> _PASSAGE TO READ_
____________________
Return to Previous Page
Rabbi Jack Moline Website
Home | Profile | Works | Links
Points of View
My Point of View--1996
© Rabbi Jack Moline

Among the brakhot most of us know by heart is the one recited before eating bread: hamotzi lechem min ha'aretz. It acknowledges God for being the One "who brings forth bread from the earth." This brief acknowledgment of the connection between the physical and spiritual worlds is an expression of that basic value of our tradition and its world view.

There is a familiar kavvanah attached to this blessing, though you probabably consider it a children's song. "We give thanks to God for bread; our voices rise in song together as our joyful prayer is said." The enhancements of the mitzvah of reciting this blessing are clear: giving thanks, singing, acting as a community, being joyful.

Unless you have small children at your table, you are probably not going to hear this little ditty with its innocently powerful message. How could you enhance the act of eating with a moment of reflection before or after reciting hamotzi?

One way is to compose your own brief reflection. All sorts of expressions of intent are apropriate. You may wish to remember the bounty which is yours and pledge not to ignore those who go hungry. You may wish to acknowledge the complicated interdependence of animal, vegetable and mineral which resulted in this bread -- and our obligation to preserve it. You may wish to reflect on the act of reciting hamotzi as a link with Jews throughout the ages and throughout the world. You may wish to look for God's handiwork in a humble piece of bread, and pray for the insight to see that handiwork in God's human creations.
____________________
> _ACTIVITIES_
a) According to the passage on the hamotzi blessing, what does this blessing acknowledge God for being?
b) Pick up the passage on the hamotzi blessing after its last sentence and carry it on.
The lines after the passage on the hamotzi blessing are separate material.

> _MATERIAL SUPPLIED_
____________________
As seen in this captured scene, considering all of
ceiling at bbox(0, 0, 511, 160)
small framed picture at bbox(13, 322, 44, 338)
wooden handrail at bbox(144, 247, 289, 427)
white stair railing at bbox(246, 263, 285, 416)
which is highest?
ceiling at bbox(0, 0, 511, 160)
____________________
> _ANSWERS TO THIS EXERCISE_
a) The One "who brings forth bread from the earth."

b)
A wonderful Sephardic custom involves sprinkling the bread with salt before the first bite (a remembrance of the sacrifices and act of hospitality) and reciting adonai melekh, adonai malakh, adonai yimlokh l'olam va'ed (God rules, has ruled and will always rule). The wordplay in the phrase is a pun: melach (with a chet at the end) means "salt;" melekh (with a khaf) means "rules."

I would commend to you a wordless kavvanah. Though we are to follow the recitation of a brakha immediately with the act it sanctifies. I would urge you to hesitate between the end of the blessing and your first bite. In an age in which immediate gratification is the rule of the day, a symbolic pause between saying and doing can make an important statement. And if we can learn to reflect for a moment before putting something into our mouths, maybe we will learn to do the same for that which comes out of our mouths.